■ **ТЕКСТ ДЛЯ ЧТЕНИЯ**
------------------------------------------------------------

Читать ««На пороге как бы двойного бытия...». О творчестве И. А. Гончарова и его современников» онлайн - страница 36

Михаил Отрадин

В повести Н. Полевого «Блаженство безумия» Антиох говорит о «порядочных людях» как о людях «дела», для которых стихи — ненужное, несерьезное занятие. «Порядочный человек» — это вечный оппонент чудака-поэта.

Какой смысл имеет это определение в прозе Гончарова, позволяют понять его фельетоны «Письма столичного друга к провинциальному жениху». Герой фельетонов, автор писем Чельский, учит своего друга жить. Его система построена на основе, как он считает, универсальных знаний и общечеловеческого опыта: «Избранное, изящное общество везде, на всей земле одно и то же, и в Вене, и в Париже, и в Лондоне, и в Мадриде» (I, 480).

------------------------------------------------------------

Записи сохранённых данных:
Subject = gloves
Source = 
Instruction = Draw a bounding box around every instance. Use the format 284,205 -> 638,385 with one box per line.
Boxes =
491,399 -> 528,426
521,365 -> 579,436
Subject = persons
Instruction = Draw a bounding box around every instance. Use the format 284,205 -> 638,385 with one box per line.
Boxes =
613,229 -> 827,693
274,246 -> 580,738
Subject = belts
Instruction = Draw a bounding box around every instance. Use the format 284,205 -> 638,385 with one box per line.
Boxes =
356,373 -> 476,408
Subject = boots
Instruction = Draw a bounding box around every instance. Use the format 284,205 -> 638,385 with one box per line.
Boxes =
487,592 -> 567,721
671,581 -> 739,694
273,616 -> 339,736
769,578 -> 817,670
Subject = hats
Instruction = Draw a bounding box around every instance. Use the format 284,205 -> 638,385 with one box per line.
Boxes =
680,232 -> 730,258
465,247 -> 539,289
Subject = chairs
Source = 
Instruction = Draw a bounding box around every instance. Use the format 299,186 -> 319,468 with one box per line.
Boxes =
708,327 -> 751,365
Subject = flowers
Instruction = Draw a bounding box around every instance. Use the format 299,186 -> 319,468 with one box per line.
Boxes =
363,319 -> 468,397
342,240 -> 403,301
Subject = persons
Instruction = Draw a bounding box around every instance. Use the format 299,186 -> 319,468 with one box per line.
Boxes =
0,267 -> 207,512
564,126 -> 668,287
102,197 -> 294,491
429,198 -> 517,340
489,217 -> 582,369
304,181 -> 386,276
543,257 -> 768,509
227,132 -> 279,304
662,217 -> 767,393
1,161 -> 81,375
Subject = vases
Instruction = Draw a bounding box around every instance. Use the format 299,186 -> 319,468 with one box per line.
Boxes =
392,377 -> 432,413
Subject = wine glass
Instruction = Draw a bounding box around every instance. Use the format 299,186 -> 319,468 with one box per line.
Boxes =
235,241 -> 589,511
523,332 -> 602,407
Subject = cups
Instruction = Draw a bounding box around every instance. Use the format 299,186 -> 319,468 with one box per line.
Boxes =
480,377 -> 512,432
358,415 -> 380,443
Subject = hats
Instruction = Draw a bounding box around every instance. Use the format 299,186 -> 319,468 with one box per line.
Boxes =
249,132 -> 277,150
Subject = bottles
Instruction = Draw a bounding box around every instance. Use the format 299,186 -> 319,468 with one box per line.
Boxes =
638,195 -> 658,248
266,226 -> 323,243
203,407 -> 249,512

------------------------------------------------------------

■ **ПРИМЕНЯЕМ ПРОЧИТАННОЕ**
[A] Ответьте на вопросы по отрывку о Гончарове:
(i) Какой персонаж повести Н. Полевого «Блаженство безумия» говорит о «порядочных людях»?
(ii) Кто назван автором писем в фельетонах «Письма столичного друга к провинциальному жениху»?
(iii) Какие города перечислены в цитате из этих фельетонов?
[B] Повторите дословно часть отрывка о Гончарове, начиная со слов «В повести Н.» и далее вплоть до слов «вечный оппонент чудака-поэта.».

■ **ОТВЕТЫ ПО НОМЕРАМ**
[A]
(i) Антиох.
(ii) Чельский.
(iii) Вена, Париж, Лондон и Мадрид.

[B]
В повести Н. Полевого «Блаженство безумия» Антиох говорит о «порядочных людях» как о людях «дела», для которых стихи — ненужное, несерьезное занятие. «Порядочный человек» — это вечный оппонент чудака-поэта.